[Excerpted text]:
-- begin --

# Castable shark rig



## Rightbrained (Apr 5, 2013)

Hey guys,
I want to start targeting sharks at night and need input on a castable leader setup. 
Right now I will be using a Penn Fierce 8000 on an Okuma longitude 11 foot heavy rod with 65 pound power pro and a mono shock leader.
I'm not targeting big fish and would be happy being able to land a 4 footer .
Anyone have input on a leader setup I can cast decently with this rig?
Thanks in advance.


----------



## ChileRelleno (Jul 7, 2012)

I've taken to tying directly (50# mono shock leader) onto a 100# snap swivel with a 4' length of 135# cable (double crimped) and anything from a 7/0 or 9/0 to a 16/0 circle depending on bait.
Pyramid or Spider weight clipped into the snap swivel.
I like a Mullet head or big chunk of Blue fish or Ladyfish.
I get a lot of Bull Reds a Rays hitting on this setup too.


----------



## Rightbrained (Apr 5, 2013)

Thanks! That would be easy enough .
I have seen some elaborate rigs searching through some of the forums but was afraid with so many pieces of terminal tackle there were more possibilities of failures.

-- end --

Retype, word for word, the stretch of the shark rig thread that opens with the words "# Castable shark" and closes with "mono shock leader.".

[Record list]:
-- begin --

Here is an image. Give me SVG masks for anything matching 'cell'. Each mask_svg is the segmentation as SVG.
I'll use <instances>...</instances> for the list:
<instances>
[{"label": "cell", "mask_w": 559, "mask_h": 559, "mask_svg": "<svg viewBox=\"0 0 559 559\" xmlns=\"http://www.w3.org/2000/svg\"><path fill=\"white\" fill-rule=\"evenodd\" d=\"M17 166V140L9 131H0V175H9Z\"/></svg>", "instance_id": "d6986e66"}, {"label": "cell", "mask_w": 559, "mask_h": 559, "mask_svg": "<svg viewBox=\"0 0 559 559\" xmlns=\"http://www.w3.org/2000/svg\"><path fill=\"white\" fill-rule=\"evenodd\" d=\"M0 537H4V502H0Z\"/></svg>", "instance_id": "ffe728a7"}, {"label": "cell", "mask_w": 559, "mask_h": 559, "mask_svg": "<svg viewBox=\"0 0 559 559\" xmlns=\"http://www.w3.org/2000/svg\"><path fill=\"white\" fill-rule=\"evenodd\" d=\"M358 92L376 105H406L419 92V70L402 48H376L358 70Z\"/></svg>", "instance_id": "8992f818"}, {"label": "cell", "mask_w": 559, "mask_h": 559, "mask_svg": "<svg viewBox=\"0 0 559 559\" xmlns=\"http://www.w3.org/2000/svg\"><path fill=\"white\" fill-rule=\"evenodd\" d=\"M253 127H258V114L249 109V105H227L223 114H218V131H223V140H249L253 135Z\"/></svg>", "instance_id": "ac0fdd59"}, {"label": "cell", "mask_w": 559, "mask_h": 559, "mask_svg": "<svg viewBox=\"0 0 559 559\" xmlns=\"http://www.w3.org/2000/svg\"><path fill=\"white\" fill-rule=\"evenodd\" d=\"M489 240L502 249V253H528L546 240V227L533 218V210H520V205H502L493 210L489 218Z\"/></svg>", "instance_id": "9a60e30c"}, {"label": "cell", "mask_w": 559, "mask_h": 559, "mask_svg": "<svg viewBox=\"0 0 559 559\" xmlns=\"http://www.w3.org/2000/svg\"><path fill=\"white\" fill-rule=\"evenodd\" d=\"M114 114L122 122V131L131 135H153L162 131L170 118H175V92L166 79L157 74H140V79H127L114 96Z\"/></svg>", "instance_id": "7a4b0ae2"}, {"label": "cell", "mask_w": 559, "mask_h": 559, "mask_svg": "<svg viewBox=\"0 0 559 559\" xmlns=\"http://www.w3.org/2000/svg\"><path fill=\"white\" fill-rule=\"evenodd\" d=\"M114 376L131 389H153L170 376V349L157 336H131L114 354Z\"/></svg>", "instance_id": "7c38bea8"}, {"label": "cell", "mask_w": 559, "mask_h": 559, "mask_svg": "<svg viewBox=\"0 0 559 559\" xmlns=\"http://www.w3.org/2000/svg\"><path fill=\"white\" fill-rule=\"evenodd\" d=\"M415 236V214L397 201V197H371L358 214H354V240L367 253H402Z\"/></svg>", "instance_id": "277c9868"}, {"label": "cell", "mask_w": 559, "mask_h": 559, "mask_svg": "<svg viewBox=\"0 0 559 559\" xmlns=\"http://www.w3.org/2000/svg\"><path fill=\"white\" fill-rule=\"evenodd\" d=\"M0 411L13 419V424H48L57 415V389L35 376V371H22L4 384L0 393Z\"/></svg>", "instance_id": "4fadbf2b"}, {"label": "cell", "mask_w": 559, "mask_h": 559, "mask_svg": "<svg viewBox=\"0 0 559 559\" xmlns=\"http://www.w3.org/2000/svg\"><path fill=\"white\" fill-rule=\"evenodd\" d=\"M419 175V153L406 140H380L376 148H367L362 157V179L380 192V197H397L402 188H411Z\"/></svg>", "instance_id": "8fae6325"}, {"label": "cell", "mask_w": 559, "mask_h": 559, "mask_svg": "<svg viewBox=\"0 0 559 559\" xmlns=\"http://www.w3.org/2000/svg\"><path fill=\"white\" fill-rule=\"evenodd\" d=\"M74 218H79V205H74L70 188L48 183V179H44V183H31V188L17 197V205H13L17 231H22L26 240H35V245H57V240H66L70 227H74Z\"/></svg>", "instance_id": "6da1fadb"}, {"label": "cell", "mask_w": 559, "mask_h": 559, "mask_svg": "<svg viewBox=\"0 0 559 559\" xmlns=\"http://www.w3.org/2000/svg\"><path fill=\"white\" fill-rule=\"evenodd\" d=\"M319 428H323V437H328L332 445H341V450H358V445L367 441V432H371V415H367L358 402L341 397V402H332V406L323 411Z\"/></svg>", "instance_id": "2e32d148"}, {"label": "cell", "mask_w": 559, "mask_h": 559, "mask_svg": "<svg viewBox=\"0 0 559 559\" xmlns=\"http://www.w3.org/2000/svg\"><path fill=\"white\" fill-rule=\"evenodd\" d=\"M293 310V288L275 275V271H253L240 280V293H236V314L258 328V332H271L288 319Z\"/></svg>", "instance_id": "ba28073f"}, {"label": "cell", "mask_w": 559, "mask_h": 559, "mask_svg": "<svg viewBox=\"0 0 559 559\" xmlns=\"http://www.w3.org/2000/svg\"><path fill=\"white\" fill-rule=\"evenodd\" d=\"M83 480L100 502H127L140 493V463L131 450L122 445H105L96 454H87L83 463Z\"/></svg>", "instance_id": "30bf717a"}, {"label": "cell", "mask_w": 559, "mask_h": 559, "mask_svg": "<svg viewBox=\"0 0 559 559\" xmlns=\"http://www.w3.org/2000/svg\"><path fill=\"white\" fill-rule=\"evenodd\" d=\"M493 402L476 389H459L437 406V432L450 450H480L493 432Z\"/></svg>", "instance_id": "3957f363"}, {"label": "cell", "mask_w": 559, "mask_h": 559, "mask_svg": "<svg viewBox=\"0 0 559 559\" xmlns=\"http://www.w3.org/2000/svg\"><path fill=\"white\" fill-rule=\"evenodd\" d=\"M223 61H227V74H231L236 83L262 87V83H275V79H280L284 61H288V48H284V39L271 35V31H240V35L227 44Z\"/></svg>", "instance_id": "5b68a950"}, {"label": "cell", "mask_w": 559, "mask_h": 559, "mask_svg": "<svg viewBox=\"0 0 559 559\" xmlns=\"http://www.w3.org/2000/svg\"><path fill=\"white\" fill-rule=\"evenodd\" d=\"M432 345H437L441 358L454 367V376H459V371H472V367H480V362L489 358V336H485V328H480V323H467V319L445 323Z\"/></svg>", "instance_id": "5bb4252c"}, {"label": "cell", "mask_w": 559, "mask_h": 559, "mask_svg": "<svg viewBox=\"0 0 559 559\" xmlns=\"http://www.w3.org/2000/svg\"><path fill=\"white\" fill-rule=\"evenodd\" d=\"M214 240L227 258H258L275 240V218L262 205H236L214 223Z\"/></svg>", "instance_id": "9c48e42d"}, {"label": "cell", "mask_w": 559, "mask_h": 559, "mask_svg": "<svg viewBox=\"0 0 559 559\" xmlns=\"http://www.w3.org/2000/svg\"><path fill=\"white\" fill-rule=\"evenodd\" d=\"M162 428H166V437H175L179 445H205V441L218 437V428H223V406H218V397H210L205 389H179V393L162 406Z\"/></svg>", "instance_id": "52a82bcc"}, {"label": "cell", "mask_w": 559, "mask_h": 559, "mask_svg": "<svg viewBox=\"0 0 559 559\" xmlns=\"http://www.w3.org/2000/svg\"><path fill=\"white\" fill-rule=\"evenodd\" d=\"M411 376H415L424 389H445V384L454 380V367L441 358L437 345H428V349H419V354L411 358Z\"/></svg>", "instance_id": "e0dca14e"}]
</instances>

-- end --

[In response]:
# Castable shark rig



## Rightbrained (Apr 5, 2013)

Hey guys,
I want to start targeting sharks at night and need input on a castable leader setup. 
Right now I will be using a Penn Fierce 8000 on an Okuma longitude 11 foot heavy rod with 65 pound power pro and a mono shock leader.